The job has clarified my purpose. It’s been a catalyst to boil down what I want into short-term steps. This process hasn’t been about paring down or weakening my dreams—it’s been about finding the perfect fit. By focusing and reframing the choices in my immediate path, I’ve discovered what I actually wanted.

This has moved me away from pursuing a stereotypical coaching business model to examining my skills and desires to create the dream I actually want.


How I got there
Interestingly, I couldn’t pull myself into positive thinking on my own. I knew I needed to get there—I’ve advised so many people to do this, after all! But somehow I couldn’t see what was good about my situation.

It took a combination of personal friends and the treasured advice of a life/business coach of my own to see the value of the path I’d found.

The biggest message I received, once they helped me get there, is that you can’t see opportunity if you’re focused on negatives.

Finding the positive has meant that this transformation has been an enormous positive for both my business and my immediate path. I know I’m right where I need to be. And thank goodness for that. 

Saturday, May 9, 2015

Changes Personal Transformation

It’s been a long while since my last post here on the blog. A lot of that has had to do with yet another significant transition in my life, and processing my reactions and perceptions of what this would mean

For a long while, I’ve been pushing toward a vision of how my life should be and what it should look like. I saw myself pursuing my dream as an entrepreneur, dedicating myself to living out the belief that everyone has limitless potential, and being 100% committed to helping people unlock that potential.

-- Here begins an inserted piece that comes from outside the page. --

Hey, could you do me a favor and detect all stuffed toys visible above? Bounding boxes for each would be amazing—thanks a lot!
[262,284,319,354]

Somehow I got caught up with thinking that that belief and dream needed me to honor it by being full-time employed in that space.

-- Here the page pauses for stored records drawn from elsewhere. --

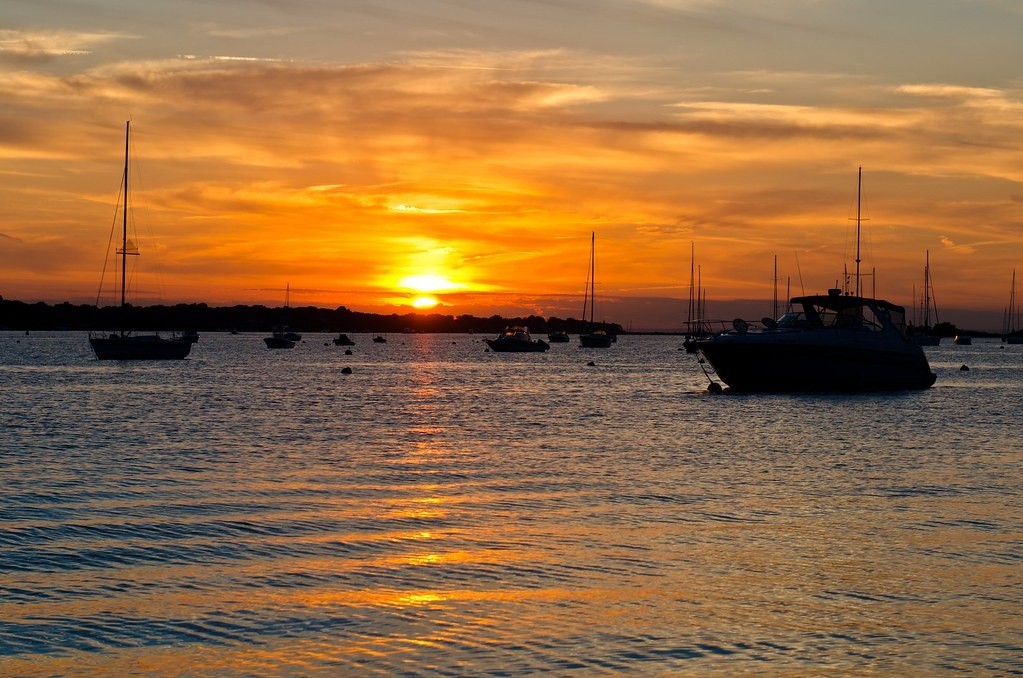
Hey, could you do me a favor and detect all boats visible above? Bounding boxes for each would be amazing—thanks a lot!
[181,329,200,343]
[373,336,387,343]
[692,288,938,394]
[547,330,570,342]
[332,333,356,347]
[482,324,552,352]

I’ve thrown a lot of my energy into building this business, and have developed such amazing relationships and seen life changing breakthroughs with clients. It’s been incredibly rewarding in a powerful, affirming way. But my pursuit of this full-time meant that I was chasing a specific way of meeting my goal, my dream. I was always trying to find new people and was farther than I wanted to be from being in a place where I could relax into a situation that felt secure and effective.

I was so focused on how I was going to achieve my dream that I wasn’t honoring its full intention. And, like so many others, I wasn’t secure in the basics of finances to feel truly free to pursue what I love.

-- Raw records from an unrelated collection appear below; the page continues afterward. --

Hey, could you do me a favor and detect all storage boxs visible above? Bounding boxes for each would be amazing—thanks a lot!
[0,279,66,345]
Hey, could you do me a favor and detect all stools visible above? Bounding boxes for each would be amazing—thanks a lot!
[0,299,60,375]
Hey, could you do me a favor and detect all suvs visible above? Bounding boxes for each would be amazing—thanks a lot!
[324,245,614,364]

One day several months back, reality came crashing down on me. I realized that my savings were depleted. My rent was due, and anxiety about health insurance for myself and my child was reaching a near-overwhelming place.

And like so many stories I’ve heard others share about how out of nowhere, an unexpected answer landed in their laps, hours after finding myself sitting in  this dark place, I received a phone call offering me a very good temp-to-hire position.

I had to grit my teeth and go back to a ‘day job’ and let go of the idea of pursuing life coaching full time.

I have quite a lot to say about what this meant for my mental state and what this meant for my image of myself and my dedication to my goals. I went through a month of feeling like I was forced onto a path I didn’t want. In fact, for a long while I wasn’t able to see just how happy and empowering the job was making me.

I’ll be writing more in upcoming posts, but what this change has actually meant is that I have clarified the difference between the path and the goal. I’ve come to realize that I don’t have to sacrifice any of my deep desires so long as I stay focused on why I’m pursuing the end goal, and clarifying the ways this can really be achieved.

So the short story is that I have found ‘day job’ employment that is empowering and positive. AND that I’ll be continuing my coaching work, but in a slightly different way. I will continue to meet one-on-one as a coach, but will start prioritizing groups and workshops (online and off), which will allow me to continue fostering personal transformation.

I’m going to keep choosing my dream, focusing on what made it the dream in the first place.

I hope you keep pursuing your dreams as well.